### [Aim of the exercise]
Copy exactly, and copy only, the lines from the one bearing "class: Mammalia" through the final line of the records.

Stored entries

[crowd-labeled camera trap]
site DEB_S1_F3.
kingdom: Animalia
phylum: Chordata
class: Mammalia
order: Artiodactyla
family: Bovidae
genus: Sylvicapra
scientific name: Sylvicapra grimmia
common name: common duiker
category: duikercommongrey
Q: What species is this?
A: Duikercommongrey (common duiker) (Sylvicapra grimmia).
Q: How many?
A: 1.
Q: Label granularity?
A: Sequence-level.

### [Answer for this exercise]
class: Mammalia
order: Artiodactyla
family: Bovidae
genus: Sylvicapra
scientific name: Sylvicapra grimmia
common name: common duiker
category: duikercommongrey
Q: What species is this?
A: Duikercommongrey (common duiker) (Sylvicapra grimmia).
Q: How many?
A: 1.
Q: Label granularity?
A: Sequence-level.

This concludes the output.